> TASK INSTRUCTIONS
Reproduce the entries verbatim, beginning at the line that contains "Can you tell" and stopping after the line that contains "3.73 meters".

──────── DATA SHOWN

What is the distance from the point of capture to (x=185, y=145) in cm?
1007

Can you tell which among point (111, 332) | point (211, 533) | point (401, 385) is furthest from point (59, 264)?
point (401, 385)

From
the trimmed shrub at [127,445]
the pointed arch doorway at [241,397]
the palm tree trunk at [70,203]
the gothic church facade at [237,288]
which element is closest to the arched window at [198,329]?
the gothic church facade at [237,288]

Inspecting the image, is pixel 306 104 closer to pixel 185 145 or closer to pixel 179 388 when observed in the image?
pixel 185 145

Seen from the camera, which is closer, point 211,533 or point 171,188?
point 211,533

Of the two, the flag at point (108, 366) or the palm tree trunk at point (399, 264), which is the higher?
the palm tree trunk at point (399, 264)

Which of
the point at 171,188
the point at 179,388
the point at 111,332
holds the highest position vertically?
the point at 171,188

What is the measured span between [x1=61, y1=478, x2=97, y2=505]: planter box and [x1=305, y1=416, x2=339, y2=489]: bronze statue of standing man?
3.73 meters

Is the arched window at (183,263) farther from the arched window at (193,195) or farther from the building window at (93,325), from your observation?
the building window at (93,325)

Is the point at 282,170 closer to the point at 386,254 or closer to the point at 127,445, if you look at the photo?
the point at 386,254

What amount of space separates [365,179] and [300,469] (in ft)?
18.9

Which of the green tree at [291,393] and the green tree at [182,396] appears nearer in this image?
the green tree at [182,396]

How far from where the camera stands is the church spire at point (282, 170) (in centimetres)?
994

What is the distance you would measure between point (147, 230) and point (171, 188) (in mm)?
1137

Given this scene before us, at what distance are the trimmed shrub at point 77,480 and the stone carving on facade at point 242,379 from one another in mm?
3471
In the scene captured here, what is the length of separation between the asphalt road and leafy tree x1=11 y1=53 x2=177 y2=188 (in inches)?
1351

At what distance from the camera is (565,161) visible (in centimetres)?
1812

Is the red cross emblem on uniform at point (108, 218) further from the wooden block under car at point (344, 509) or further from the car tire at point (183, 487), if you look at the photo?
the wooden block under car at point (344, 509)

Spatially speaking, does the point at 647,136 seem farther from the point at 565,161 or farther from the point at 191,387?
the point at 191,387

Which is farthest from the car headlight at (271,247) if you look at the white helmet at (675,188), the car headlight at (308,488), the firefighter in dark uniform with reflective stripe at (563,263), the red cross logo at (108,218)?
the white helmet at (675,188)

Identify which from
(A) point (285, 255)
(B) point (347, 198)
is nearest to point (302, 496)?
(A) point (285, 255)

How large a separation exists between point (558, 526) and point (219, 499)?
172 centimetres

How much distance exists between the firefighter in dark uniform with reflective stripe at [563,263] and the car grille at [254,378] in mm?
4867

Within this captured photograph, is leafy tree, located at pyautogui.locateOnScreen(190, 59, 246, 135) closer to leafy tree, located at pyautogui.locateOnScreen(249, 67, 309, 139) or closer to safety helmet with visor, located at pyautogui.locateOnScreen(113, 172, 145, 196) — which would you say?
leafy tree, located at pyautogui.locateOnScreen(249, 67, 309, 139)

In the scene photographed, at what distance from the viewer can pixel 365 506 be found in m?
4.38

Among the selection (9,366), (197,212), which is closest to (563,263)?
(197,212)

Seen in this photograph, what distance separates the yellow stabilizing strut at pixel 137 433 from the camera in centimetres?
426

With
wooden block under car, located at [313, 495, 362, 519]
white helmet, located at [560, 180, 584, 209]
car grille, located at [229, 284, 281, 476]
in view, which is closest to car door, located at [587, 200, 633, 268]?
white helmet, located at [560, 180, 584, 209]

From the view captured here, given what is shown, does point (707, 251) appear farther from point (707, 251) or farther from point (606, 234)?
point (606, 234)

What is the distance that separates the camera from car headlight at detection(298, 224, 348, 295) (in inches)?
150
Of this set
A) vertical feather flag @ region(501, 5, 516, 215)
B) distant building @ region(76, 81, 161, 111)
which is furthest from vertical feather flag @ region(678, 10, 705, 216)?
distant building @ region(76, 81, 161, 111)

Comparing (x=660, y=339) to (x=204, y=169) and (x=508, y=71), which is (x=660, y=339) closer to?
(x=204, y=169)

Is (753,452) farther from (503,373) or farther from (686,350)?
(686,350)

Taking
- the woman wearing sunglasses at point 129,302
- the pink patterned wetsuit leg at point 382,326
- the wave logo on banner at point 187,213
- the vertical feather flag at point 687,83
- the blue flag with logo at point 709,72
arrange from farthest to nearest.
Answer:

────────────────

> COMPLETE ANSWER
Can you tell which among point (111, 332) | point (211, 533) | point (401, 385) is furthest from point (59, 264)?
point (401, 385)

From
the trimmed shrub at [127,445]
the pointed arch doorway at [241,397]
the palm tree trunk at [70,203]
the gothic church facade at [237,288]
which element is closest to the arched window at [198,329]?
the gothic church facade at [237,288]

Inspecting the image, is pixel 306 104 closer to pixel 185 145 or closer to pixel 179 388 when observed in the image?
pixel 185 145

Seen from the camera, which is closer, point 211,533 or point 171,188?
point 211,533

Of the two, the flag at point (108, 366) or the palm tree trunk at point (399, 264), which is the higher?
the palm tree trunk at point (399, 264)

Which of
the point at 171,188
the point at 179,388
the point at 111,332
holds the highest position vertically?
the point at 171,188

What is the measured span between [x1=61, y1=478, x2=97, y2=505]: planter box and [x1=305, y1=416, x2=339, y2=489]: bronze statue of standing man?
3.73 meters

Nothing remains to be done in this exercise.